The sixth and final part, "How Much History?", addresses whether or not the gospel writers believed their own stories about Jesus, to which there is no tidy answer. On the one hand, the ancients didn't see history everywhere in the bible (in the Talmud one rabbi insisted that Job never existed and was just a "parable"; Origen was comfortable with spiritual truth being preserved in material falsehood in the gospels; and then there was Philo), on the other, they certainly believed things we deride as false (many miracles, the creations accounts of Genesis, apocalyptic prophecies of the end, etc.). Allison suggests an under-appreciated index that can help us gauge how literally an ancient author intended a story: humor. The hilarity and absurdity in (for instance) Judith, Jonah, The Acts of Peter and Andrew, The Infancy Gospel of Thomas, and The Testament of Abraham show these works to be products of authors who are declaring their nature up front, and advertising fiction. The canonical gospels, on the other hand, appear to do just the opposite. (Though as an aside, I must confess there's at least one synoptic text which makes me laugh uncontrollably when I try imagining the scenario: Jesus' cursing of the fig tree, which wasn't even supposed to be bearing fruit to begin with; I honestly find this as funny as Thomas' infancy report of him cursing & killing the boy who bumps into him.) The bottom line, says Allison, is that our critical sensibilities are deficient guides on this issue, and we shouldn't underestimate how literal minded people can be about stories that academics see as purely metaphorical.

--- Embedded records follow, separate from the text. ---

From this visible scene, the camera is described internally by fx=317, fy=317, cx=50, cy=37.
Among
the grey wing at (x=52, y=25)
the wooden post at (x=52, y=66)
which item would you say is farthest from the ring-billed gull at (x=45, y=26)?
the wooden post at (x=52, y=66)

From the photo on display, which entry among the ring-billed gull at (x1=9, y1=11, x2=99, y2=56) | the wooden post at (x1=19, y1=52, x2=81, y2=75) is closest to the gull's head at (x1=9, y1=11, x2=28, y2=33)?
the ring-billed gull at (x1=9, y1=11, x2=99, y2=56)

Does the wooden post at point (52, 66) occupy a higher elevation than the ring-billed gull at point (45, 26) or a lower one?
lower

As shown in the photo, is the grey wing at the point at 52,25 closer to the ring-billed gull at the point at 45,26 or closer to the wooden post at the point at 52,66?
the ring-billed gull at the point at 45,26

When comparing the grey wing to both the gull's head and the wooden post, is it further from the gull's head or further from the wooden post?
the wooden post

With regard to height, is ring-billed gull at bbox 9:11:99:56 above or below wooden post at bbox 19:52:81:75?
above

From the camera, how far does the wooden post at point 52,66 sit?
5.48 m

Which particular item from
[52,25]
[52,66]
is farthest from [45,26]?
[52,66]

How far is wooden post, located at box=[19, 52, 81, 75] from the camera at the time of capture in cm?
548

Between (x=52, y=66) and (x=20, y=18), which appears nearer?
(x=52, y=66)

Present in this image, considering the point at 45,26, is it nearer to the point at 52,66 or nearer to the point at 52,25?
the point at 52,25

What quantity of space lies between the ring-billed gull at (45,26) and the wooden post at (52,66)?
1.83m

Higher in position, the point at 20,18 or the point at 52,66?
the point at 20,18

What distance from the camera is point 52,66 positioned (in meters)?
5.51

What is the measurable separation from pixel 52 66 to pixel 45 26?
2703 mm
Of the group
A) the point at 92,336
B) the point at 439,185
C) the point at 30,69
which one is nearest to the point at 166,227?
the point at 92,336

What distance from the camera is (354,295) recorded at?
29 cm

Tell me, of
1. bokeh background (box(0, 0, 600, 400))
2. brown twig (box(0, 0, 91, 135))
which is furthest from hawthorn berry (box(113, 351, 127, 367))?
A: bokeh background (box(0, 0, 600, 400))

Constructing Jesus beckons us to fields where memory patterns and themes supplant detailed sayings and deeds. I haven't given up on the classic criteria as much as Allison has -- and frankly, not even Allison has done so as much as he thinks. He half-acknowledges breaking his own rule in demonstrating the historicity of Pilate's sentence for the crime of being "King of the Jews" (pp 231, 233-240), basically wielding a version of both the criterion of discontinuity (with early Christianity) (p 235), and of course, execution. He thus implicitly acknowledges that there are at least some cases where the criteria work, and I'm again put in mind of Donald Akenson, who railroaded the criteria as almost completely useless, save in rare "glaring" cases where an eight-year old can see the process at work (i.e. the embarrassing account of Jesus' baptism by John).

More successfully -- in fact, completely so -- Constructing Jesus pounds the last nail in the coffin of minimalism. I've often said that it's better to be a mythicist than a minimalist -- the former at least don't pretend to be able to construct a historical Jesus on the assumption that our sources are so untrustworthy; the latter (read: Jesus Seminarians) cut their own throats. But it's even wiser to be a millenialist than a mythicist, because, as this book shows, our sources, while legendary, are more reliable than either mythicists or minimalists allow. It's Dale Allison's final say in a trilogy that stands as the definitive guide to what Jesus was about, and in many ways the best of the three.